Wasatch Backcountry Alliance, Save Our Canyons and backcountry bloggers publically opposed the plans to create the largest continuous ski experience in North America. The dissent followed a press conference that revealed the concept, called ONE Wasatch, which boasts a record 18,000 acres and seven ski resorts all on one pass. Plans of this magnitude have never been completed in America, though they have long been discussed. Meanwhile, resorts joining to combine massive amounts of terrain is a functioning model in Europe.
ONE Wasatch aims to connect Snowbird, Alta, Solitude, Brighton, Deer Valley, Park City, and Canyons, using chair lifts and a series of ski runs. Still refered to officially as a concept, ONE Wasatch is not set in stone. The tentative plans have been drawn out, but no dates have been set and the price of the lift ticket has not been announced.
The concept is presented as a winning idea for all involved. Utah sees a boost in tourism by offering skiers a unique opportunity to access more than 700 runs on 18,000 acres and skiers have easier access than ever before. Access to the slopes, bars, resturants, shops and ammenities that each resort offers.
But the dissent isn’t coming from the typical tourist. Backcountry skiers worry that their favored terrain will be compromised, some worry that the lift ticket price will be sky high and others, like Executive Director of Save Our Canyons Carl Fisher, fear resort expansion will never end. He expressed his thoughts in a post titled “One Wasatch: One horrible plan for the Wasatch Mountains.”

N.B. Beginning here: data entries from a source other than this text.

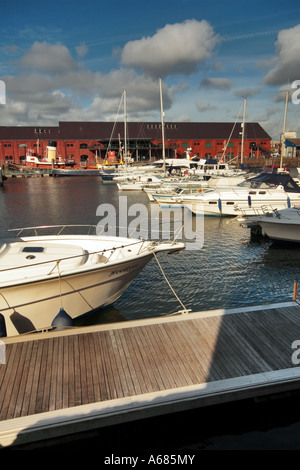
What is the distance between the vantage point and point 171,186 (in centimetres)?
3834

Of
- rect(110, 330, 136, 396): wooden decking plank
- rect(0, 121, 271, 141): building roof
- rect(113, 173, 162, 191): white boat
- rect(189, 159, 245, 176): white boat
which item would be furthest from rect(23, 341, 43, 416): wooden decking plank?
rect(0, 121, 271, 141): building roof

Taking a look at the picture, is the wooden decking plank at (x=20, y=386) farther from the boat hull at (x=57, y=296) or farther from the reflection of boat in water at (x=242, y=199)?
the reflection of boat in water at (x=242, y=199)

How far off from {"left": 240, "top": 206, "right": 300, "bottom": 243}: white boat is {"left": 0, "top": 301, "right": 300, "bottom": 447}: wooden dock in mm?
10553

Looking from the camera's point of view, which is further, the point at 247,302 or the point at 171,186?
the point at 171,186

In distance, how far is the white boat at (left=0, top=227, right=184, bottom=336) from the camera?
8492 millimetres

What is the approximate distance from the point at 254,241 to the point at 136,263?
12205mm

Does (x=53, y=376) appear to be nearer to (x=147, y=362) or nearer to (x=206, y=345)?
(x=147, y=362)

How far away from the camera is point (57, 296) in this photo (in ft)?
29.4

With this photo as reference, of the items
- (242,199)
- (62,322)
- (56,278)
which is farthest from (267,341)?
(242,199)

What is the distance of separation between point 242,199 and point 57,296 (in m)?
20.2

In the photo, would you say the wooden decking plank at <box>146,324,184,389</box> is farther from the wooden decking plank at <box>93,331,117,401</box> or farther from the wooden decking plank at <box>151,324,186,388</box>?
the wooden decking plank at <box>93,331,117,401</box>

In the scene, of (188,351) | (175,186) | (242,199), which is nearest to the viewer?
(188,351)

The Wasatch Mountains are a finite resource — the ski areas proved our concerns of over 4 decades that their desire to infinitely expand has no end in sight. At what point is enough, enough! Last year was SkiLink, this year One Wasatch, what scheme is next? The resorts are asking for compromise, we feel that we compromised when these resorts were established. The Wasatch is compromised enough, the appropriate balance exists.
As it stands now, snowboarders are banned from two of the seven resorts, Deer Valley and Alta. Deer Valley is on the outskirts of the plan and has stated that snowboarding will not be permitted in the foreseeable future. Alta is toward the middle, which would likely make or break the pass for snowboarders. Alta plans to “address” the snowboarding policy as ONE Wasatch progresses.